◆ TUGAS YANG DIMINTA:
A: Menurut kutipan dokumen, apa yang lebih dipentingkan si suami daripada keadaan istrinya?
B: Tolong tuliskan kembali secara persis bagian kutipan dokumen yang dimulai dari kata-kata berisi "Ini profil seorang" dan berhenti setelah "di luar kota.".

◆ KUTIPAN DOKUMEN:
********************
Ada sebuah kisah nyata yang mudah-mudahan kita bisa mengambil pelajaran darinya.
Ini profil seorang suami yang buruk dan tidak patut kita tiru. Ia memang bukan pemabuk dan bukan pula penjudi, dan ia juga tidak pernah serong dengan wanita lain, pokoknya tak ada catatan buruk terhadapnya di masyarakat, akan tetapi ia “hanya” menelantarkan keluarganya, “cuma” itu saja.
Setiap istri tentu mengharapkan suami yang romantis, perhatian kepadanya dan bisa berbagi suka duka bersama, akan tetapi sayangnya si suami ini sangat dingin dan acuh terhadap keadaan istrinya, ia lebih mementingkan karirnya. Selain itu yang lebih memprihatinkan lagi ia juga bukan orang yang taat beragama, ia tidak pernah melaksanakan shalat lima waktu sama sekali. Istrinya stress menghadapi fakta seperti itu dan merasa kesepian, walaupun ia tinggal serumah bersama suaminya, tapi ia seolah-olah tinggal sendirian, apalagi si suami ini sering pula meninggalkannya karena urusan kerja di luar kota.
********************
◆ DATA YANG DISEDIAKAN:
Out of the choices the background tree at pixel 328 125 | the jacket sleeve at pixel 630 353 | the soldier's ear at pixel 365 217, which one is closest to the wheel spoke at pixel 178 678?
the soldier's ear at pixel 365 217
********************
◆ JAWABAN SOAL:
A: Karirnya.

B:
Ini profil seorang suami yang buruk dan tidak patut kita tiru. Ia memang bukan pemabuk dan bukan pula penjudi, dan ia juga tidak pernah serong dengan wanita lain, pokoknya tak ada catatan buruk terhadapnya di masyarakat, akan tetapi ia “hanya” menelantarkan keluarganya, “cuma” itu saja.
Setiap istri tentu mengharapkan suami yang romantis, perhatian kepadanya dan bisa berbagi suka duka bersama, akan tetapi sayangnya si suami ini sangat dingin dan acuh terhadap keadaan istrinya, ia lebih mementingkan karirnya. Selain itu yang lebih memprihatinkan lagi ia juga bukan orang yang taat beragama, ia tidak pernah melaksanakan shalat lima waktu sama sekali. Istrinya stress menghadapi fakta seperti itu dan merasa kesepian, walaupun ia tinggal serumah bersama suaminya, tapi ia seolah-olah tinggal sendirian, apalagi si suami ini sering pula meninggalkannya karena urusan kerja di luar kota.